Oral Presentation 29th Australian and New Zealand Bone and Mineral Society Annual Scientific Meeting 2019

Serum CTX-1 levels to predict smouldering myeloma patients at high risk of progression to multiple myeloma (#29)

Melissa D Cantley 1 2 , Kate Vandyke 1 2 , Cindy Lee 3 , Oi-Lin Lee 3 , Noemi Horvath 3 , Bik To 3 4 5 , Andrew CW Zannettino 1 2
  1. Myeloma Research Laboratory, School of Biomedicine, Faculty of Health and Medical Sciences, The University of Adelaide, Adelaide, South Australia, Australia
  2. Cancer Program, Precision Medicine Theme, South Australian Health and Medical Research Institute, Adelaide, South Australia, Australia
  3. Department of Haematology, Royal Adelaide Hospital, Adelaide, South Australia, Australia
  4. Department of Haematology, SA Pathology, Adelaide, South Australia, Australia
  5. Faculty of Health and Medical Sciences, The University of Adelaide, Adelaide, South Australia, Australia

Osteolytic bone disease affects up to 90% of patients with the hematological malignancy multiple myeloma (MM). Patients with asymptomatic pre-malignant stages known as monoclonal gammopathy of undermined significance (MGUS) and smouldering myeloma (SMM) do not have detectable osteolytic lesions but do show evidence of abnormal bone remodelling. Histomorphometric studies suggest increased bone resorption may be characteristic of SMM and MGUS patients at high-risk of progression to MM. We therefore aimed to investigate whether serum levels of the bone resorption marker C-terminal telopeptide 1 (CTX-1) may identify patients at high-risk of progression to active MM.
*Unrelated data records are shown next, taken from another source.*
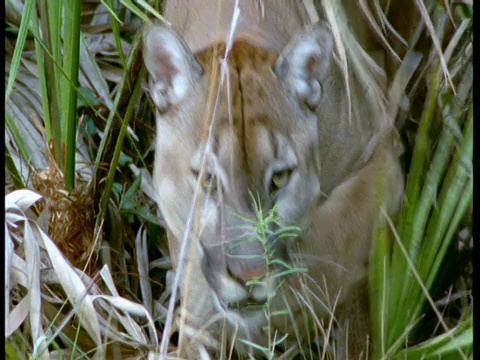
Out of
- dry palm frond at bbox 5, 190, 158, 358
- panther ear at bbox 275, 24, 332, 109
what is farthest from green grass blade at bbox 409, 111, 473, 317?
dry palm frond at bbox 5, 190, 158, 358

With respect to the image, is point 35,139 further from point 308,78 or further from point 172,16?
point 308,78

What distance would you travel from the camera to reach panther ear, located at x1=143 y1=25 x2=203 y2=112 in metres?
3.08

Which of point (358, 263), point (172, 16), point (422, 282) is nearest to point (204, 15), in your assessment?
point (172, 16)

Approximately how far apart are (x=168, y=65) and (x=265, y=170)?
23.2 inches

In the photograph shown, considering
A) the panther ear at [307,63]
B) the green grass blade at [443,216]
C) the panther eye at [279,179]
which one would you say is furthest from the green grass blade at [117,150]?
the green grass blade at [443,216]

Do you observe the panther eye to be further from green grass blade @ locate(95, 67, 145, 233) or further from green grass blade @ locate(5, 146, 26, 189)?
green grass blade @ locate(5, 146, 26, 189)

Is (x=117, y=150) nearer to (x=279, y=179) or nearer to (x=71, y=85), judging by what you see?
(x=71, y=85)

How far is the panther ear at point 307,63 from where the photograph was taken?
3.13m

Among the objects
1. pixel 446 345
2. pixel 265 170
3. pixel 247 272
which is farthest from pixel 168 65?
pixel 446 345

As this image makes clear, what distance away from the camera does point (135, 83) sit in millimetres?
3555

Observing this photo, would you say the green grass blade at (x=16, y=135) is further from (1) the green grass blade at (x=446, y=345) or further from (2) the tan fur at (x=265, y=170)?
(1) the green grass blade at (x=446, y=345)

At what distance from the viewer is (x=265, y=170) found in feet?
9.42

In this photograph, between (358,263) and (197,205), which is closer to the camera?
(197,205)

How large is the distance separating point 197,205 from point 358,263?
0.90 m
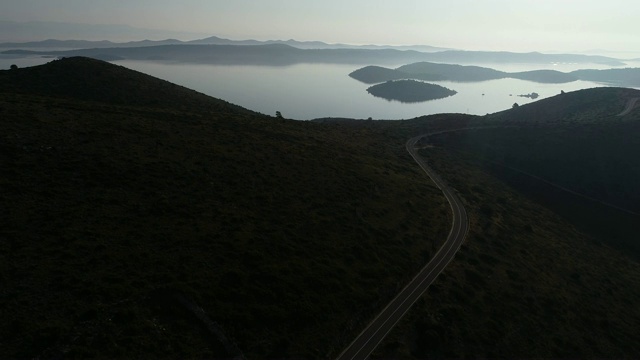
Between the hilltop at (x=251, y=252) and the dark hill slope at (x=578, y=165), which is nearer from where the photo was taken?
the hilltop at (x=251, y=252)

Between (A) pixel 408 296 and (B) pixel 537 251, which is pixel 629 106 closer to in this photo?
(B) pixel 537 251

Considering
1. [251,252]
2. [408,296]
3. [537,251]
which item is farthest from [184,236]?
[537,251]

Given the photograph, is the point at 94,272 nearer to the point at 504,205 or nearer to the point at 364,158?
the point at 364,158

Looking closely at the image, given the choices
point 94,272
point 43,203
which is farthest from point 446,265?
point 43,203

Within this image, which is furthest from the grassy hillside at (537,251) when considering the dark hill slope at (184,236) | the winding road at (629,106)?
the winding road at (629,106)

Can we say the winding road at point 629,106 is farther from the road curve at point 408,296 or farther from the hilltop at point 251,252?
the road curve at point 408,296
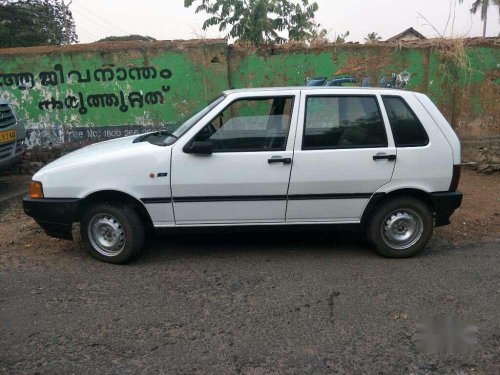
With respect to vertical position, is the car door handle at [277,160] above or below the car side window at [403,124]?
below

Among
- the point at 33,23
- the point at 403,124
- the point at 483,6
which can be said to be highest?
the point at 483,6

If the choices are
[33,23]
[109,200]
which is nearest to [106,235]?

Serum CTX-1 levels were assessed in previously untreated patients with MGUS (n=67) or SMM (n=29). CTX-1 measurements were performed using a Roche E170 automated immunoassay analyser. Disease progression was defined by development of active MM following the International Myeloma Working Group (IMWG) diagnostic criteria. Patients with newly diagnosed active MM (n=304) were included as controls.

In the MGUS cohort, 14.9% of patients progressed during follow-up (median follow up: 141.7 weeks; range: 2-797 weeks); there was no significant difference in time-to-progression in patients with high or low CTX-1 levels (stratified at median=349 ng/L, p=0.4, log-rank test). In the SMM cohort, 40% of patients progressed within 47.4 weeks (range: 2-234 weeks) of follow-up. Notably, time to progression was significantly shorter in patients with high CTX-1 levels (above cohort median:315 ng/L) with a median time to progression of less than one year (median: 45.6 weeks), compared with 106.1 weeks in the CTX-1 low cohort (p=0.02, log-rank test).

Results suggest that elevated CTX-1 levels may predict patients at high-risk of rapid progression to active MM. These data provide proof-of-concept for future prospective studies to assess whether identification of high-risk SMM patients on the basis of CTX-1 levels may identify those who would benefit from increased monitoring or early therapeutic intervention.